The researchers tested the TQR technique on two frescoes, or murals created on wet plaster on walls. The first were the 15th-century paintings in the Chapel of Theodelinda, which depict the life of the patron queen of the church. With the TQR system, the scientists were able to make out extra detail on the old frescoes. Suits of armor, dulled and uniform to the naked eye, reveal sharp lines and careful detail under the infrared technique. In one case, the individual fingers of a soldier grasping a staff come out of hiding.

Because silver and gold pigments are highly reflective, they stand out strongly in the new views of the Theodelinda frescoes. Decorations on the soldier's armor appear almost luminous in the new images.

Next, the researchers tried the technique on Piero della Francesca's "The Resurrection," which dates back to the 1460s and depicts the resurrection of Jesus Christ. This painting is held in the Museo Civico of Sansepolcro in Italy.

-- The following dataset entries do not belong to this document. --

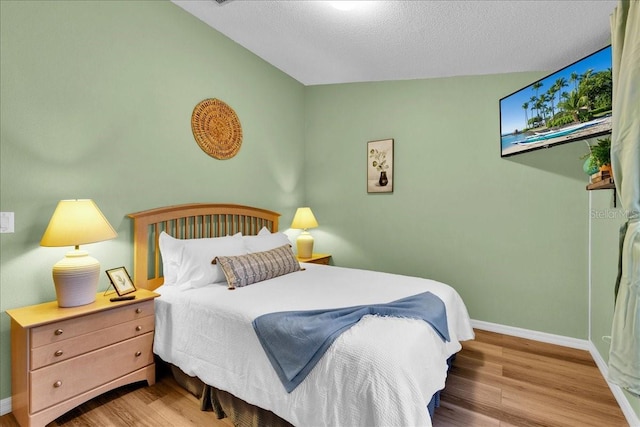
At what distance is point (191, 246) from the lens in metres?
2.51

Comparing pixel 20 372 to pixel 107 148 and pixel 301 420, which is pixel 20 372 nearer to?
pixel 107 148

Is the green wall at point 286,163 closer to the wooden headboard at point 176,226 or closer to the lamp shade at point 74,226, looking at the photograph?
the wooden headboard at point 176,226

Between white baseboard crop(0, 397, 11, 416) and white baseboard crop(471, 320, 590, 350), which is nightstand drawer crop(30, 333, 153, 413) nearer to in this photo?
white baseboard crop(0, 397, 11, 416)

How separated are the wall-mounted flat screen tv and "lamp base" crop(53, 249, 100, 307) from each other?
138 inches

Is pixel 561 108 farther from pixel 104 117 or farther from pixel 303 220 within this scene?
pixel 104 117

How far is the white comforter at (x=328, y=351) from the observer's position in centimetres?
132

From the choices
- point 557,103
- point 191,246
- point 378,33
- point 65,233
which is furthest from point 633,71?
point 65,233

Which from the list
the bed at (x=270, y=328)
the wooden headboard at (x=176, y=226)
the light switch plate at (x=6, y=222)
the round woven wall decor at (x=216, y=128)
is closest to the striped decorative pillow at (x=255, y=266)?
the bed at (x=270, y=328)

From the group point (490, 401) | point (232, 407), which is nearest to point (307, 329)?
point (232, 407)

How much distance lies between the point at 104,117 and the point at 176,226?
3.19 ft

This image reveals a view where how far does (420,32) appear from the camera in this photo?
2.67 m

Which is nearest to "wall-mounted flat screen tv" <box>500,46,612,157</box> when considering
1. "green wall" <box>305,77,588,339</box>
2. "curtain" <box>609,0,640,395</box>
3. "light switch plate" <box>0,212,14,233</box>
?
"green wall" <box>305,77,588,339</box>

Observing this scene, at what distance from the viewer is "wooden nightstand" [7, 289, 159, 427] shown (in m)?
1.68

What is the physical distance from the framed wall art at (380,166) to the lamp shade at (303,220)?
0.79 meters
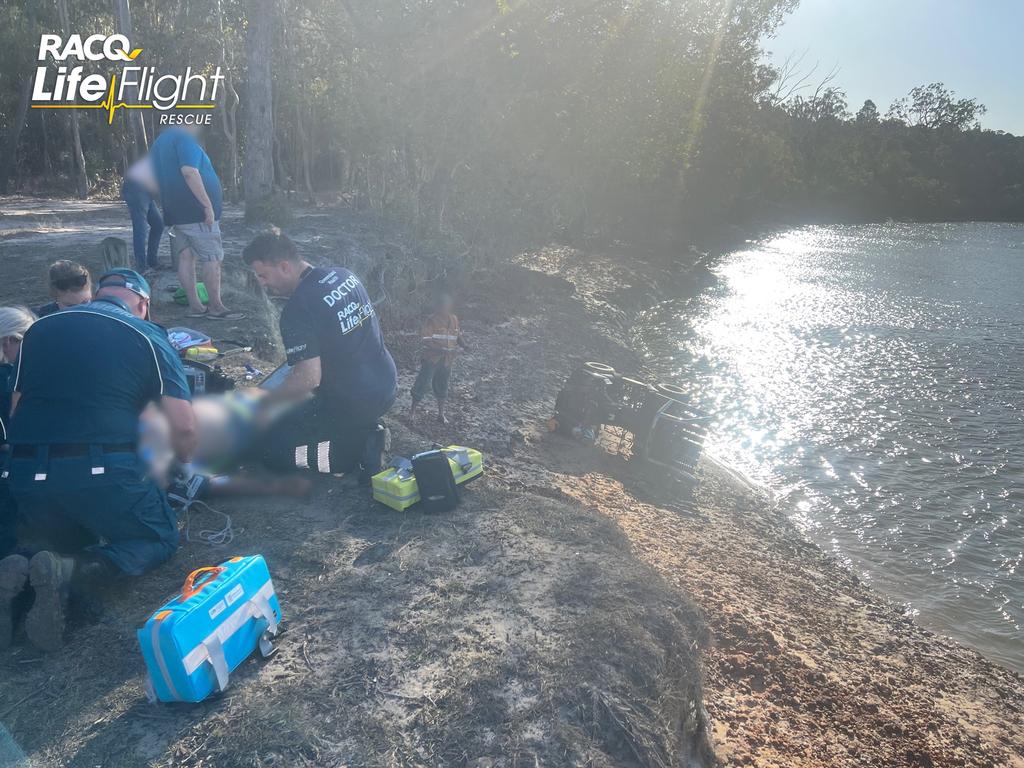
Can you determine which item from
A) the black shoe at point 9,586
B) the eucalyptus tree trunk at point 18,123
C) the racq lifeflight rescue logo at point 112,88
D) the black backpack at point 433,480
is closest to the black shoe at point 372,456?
the black backpack at point 433,480

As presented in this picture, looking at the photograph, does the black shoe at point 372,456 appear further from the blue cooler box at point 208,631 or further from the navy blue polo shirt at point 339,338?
the blue cooler box at point 208,631

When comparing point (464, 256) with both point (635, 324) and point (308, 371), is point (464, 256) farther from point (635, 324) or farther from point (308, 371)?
point (308, 371)

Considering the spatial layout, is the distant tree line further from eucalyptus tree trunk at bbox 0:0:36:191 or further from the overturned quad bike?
the overturned quad bike

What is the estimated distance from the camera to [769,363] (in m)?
15.9

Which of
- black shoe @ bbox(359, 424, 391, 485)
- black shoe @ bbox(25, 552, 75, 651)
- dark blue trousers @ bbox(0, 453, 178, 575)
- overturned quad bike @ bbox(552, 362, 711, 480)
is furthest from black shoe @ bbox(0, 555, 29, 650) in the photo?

In this fresco, the new images showed differences in pigments that look nearly identical to the naked eye. They also showed telltale signs of retouching, as well as a segment of a soldier's sword painted with two different fresco techniques. These tiny details can be very important to art historians trying to restore a work to its original condition.

The researchers are now testing the technique on other, non-fresco types of paintings, hoping it can be used to tell what kinds of pigments were used to make the painting.

"Determining the chemical makeup of the pigments is important in determining how best to protect and restore the artwork," Ambrosini said. He and his colleagues reported their work Monday (June 18) in the open-access journal Optics Express.